Most of the renewable energy additions in India is coming from public/ government organizations or large private companies. The country has vowed to reduce its overall carbon footprint and is targeting to install 175 GW of renewable energy installations by 2022.

Tata Power one of the largest private producers in India has now decided to go off coal-fired power plants.  A report released by Institute for Energy Economics and Financial Analysis (IEEFA) ‘Tata Power: Renewables to Power Growth’ highlights the company’s long term plant to focus more on renewable energy and build out most of its new capacity from solar, wind and hydro through to 2025; despite the fact that TATA Power had earlier decided that a major expansion of coal-fired power would be required to meet the rising power demand in the country.

Tata power

The company has been expanding its renewable energy footprint in India. You can read related stories here:

Tata suddenly goes big in Renewable through big bang billion dollar acquisition 

Tata Solar Power Becomes The Installer of India’s Largest Vertical Solar Farm

Trouble at Tata’s Mundra Power plant

Tata’s Mundra power plant which is a coal-fired power plant suffered losses equaling USD 191 million for the first three quarters of FY 2018-19, which is taking a toll over the company’s financials. In sharp contrast, the company’s renewable operations are yielding profits, recording an EBITDA of USD 249 million in FY 2017-18. More than 40 GW of the existing thermal power plants in India are in financial distress. All these factors have also led the private power producers to turn towards cleaner and greener renewable sources of power. Moreover, the economics of these sources have also improved making them financially viable when compared to conventional thermal power plants.

+ + + + +

TASKS:
- 1) According to the Tata Power article, how much did the Mundra power plant lose in the first three quarters of FY 2018-19?
- 2) Transcribe the part of the Tata Power article that begins with the words containing "Tata Solar Power" and ends with "thermal power plants.".
The items that follow the article are not needed for any of this work.

PROVIDED RECORDS:

+ + + + +

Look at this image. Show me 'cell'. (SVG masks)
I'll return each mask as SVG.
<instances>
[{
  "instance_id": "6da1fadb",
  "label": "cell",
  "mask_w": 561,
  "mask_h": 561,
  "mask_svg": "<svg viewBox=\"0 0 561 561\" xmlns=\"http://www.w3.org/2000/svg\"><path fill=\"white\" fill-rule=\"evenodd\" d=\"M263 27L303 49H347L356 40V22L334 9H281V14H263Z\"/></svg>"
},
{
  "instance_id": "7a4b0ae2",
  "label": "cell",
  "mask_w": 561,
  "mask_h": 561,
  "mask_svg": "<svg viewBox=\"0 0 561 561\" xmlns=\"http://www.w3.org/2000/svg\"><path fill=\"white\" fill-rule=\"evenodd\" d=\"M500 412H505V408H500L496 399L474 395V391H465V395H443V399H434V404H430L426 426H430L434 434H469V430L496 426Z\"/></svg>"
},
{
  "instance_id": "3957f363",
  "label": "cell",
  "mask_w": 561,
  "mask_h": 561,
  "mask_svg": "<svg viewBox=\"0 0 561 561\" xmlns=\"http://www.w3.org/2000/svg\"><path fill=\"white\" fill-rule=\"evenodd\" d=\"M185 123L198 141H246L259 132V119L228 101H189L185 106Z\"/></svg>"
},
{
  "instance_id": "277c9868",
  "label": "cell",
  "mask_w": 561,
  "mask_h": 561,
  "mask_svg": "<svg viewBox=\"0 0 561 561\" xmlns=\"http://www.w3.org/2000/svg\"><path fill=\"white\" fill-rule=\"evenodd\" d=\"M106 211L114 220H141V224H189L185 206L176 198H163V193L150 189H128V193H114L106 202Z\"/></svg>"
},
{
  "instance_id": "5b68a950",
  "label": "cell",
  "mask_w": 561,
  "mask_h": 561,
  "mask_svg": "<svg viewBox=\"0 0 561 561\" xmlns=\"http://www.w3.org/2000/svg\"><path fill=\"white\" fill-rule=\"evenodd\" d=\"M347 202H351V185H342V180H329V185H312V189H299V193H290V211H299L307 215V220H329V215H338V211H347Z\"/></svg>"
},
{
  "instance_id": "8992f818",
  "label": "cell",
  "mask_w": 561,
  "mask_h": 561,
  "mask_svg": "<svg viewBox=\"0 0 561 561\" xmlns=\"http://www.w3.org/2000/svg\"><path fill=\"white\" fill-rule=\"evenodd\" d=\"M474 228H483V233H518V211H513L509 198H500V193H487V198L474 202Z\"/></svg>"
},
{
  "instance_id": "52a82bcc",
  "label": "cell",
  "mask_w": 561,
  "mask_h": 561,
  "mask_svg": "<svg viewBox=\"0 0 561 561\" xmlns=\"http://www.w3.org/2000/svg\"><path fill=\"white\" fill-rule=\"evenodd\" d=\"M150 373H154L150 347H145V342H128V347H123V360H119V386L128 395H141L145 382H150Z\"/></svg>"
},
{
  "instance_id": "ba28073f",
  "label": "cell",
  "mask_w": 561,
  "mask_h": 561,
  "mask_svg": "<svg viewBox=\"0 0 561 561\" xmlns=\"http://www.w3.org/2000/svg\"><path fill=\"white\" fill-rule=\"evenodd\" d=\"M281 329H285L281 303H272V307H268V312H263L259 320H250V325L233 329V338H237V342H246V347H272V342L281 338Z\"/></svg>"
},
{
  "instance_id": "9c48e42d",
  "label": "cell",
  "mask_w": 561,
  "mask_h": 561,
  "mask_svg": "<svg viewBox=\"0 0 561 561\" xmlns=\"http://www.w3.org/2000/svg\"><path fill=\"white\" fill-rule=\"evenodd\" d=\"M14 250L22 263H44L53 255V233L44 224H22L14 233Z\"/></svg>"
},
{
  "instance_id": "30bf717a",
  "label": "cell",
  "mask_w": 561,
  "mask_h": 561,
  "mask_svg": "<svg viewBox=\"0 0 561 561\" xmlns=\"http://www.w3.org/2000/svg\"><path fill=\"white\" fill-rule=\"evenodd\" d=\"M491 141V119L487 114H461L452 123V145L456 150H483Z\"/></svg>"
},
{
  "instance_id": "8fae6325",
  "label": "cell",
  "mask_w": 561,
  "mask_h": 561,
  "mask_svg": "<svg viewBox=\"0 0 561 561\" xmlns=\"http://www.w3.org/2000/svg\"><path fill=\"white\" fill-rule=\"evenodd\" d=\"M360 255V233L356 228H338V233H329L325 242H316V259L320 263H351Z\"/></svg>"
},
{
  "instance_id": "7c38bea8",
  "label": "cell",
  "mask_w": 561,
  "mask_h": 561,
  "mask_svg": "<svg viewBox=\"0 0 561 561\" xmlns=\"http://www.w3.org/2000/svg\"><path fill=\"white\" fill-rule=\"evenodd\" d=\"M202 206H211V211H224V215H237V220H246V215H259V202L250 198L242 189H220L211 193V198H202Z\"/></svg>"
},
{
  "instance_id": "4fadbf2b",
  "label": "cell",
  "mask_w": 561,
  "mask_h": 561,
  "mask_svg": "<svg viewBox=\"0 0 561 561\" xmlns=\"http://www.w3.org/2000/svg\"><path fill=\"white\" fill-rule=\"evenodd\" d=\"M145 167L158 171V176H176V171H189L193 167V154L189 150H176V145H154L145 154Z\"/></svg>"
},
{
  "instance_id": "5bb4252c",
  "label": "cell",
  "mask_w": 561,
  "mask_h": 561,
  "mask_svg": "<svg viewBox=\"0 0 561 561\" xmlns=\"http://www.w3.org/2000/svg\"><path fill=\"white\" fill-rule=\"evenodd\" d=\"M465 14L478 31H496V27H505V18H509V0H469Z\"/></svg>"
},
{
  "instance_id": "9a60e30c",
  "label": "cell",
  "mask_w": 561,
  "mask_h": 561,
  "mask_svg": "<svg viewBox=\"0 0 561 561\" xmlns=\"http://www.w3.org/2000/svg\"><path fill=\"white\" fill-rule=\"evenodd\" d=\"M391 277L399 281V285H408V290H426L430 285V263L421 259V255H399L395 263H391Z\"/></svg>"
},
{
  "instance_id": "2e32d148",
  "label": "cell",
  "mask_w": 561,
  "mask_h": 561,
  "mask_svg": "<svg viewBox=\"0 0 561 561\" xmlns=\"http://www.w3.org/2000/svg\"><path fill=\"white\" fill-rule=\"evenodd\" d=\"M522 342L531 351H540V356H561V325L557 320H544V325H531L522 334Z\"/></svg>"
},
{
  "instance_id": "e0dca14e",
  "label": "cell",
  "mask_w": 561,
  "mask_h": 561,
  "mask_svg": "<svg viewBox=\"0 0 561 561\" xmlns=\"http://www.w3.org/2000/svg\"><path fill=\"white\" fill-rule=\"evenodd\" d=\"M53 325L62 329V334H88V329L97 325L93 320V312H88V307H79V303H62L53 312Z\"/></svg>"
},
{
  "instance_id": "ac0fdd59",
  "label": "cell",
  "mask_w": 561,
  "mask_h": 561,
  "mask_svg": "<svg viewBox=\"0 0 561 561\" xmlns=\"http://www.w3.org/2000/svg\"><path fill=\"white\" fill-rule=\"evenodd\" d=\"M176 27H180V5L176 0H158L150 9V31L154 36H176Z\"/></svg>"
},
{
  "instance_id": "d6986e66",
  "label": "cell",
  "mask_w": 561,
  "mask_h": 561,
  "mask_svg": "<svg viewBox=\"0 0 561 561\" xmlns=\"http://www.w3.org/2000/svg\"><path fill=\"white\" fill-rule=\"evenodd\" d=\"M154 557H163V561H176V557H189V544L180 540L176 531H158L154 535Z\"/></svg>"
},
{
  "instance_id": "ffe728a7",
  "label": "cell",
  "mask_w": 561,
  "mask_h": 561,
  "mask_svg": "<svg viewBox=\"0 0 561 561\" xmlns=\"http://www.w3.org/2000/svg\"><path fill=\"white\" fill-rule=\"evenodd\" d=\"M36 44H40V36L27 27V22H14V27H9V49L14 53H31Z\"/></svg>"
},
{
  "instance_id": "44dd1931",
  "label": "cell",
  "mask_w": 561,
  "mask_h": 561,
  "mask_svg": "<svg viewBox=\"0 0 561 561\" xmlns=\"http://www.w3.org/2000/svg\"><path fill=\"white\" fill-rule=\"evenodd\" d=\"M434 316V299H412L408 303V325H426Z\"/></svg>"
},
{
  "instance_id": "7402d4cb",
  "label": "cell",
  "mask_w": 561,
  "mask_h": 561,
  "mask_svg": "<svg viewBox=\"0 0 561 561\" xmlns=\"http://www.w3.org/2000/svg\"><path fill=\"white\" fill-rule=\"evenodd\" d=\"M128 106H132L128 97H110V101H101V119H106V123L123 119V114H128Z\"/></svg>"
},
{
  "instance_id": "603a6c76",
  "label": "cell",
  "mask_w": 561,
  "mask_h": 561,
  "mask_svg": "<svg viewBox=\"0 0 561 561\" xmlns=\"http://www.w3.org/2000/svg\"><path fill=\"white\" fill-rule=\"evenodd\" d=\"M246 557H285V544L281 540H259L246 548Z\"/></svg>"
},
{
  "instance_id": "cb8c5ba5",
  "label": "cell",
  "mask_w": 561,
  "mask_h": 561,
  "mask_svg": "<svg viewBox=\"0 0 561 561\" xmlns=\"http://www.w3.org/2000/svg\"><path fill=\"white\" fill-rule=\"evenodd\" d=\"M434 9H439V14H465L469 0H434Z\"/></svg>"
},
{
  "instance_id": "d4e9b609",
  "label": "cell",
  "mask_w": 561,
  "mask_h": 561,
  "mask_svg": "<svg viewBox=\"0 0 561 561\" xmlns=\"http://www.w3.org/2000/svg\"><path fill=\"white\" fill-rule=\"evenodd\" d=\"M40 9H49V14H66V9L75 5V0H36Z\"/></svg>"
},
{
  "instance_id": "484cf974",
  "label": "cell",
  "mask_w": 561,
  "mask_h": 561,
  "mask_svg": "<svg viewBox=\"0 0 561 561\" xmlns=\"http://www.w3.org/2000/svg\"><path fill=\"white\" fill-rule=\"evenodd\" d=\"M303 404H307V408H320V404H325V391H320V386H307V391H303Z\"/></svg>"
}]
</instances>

+ + + + +

ANSWERS BELOW:
- 1) USD 191 million.

- 2)
Tata Solar Power Becomes The Installer of India’s Largest Vertical Solar Farm

Trouble at Tata’s Mundra Power plant

Tata’s Mundra power plant which is a coal-fired power plant suffered losses equaling USD 191 million for the first three quarters of FY 2018-19, which is taking a toll over the company’s financials. In sharp contrast, the company’s renewable operations are yielding profits, recording an EBITDA of USD 249 million in FY 2017-18. More than 40 GW of the existing thermal power plants in India are in financial distress. All these factors have also led the private power producers to turn towards cleaner and greener renewable sources of power. Moreover, the economics of these sources have also improved making them financially viable when compared to conventional thermal power plants.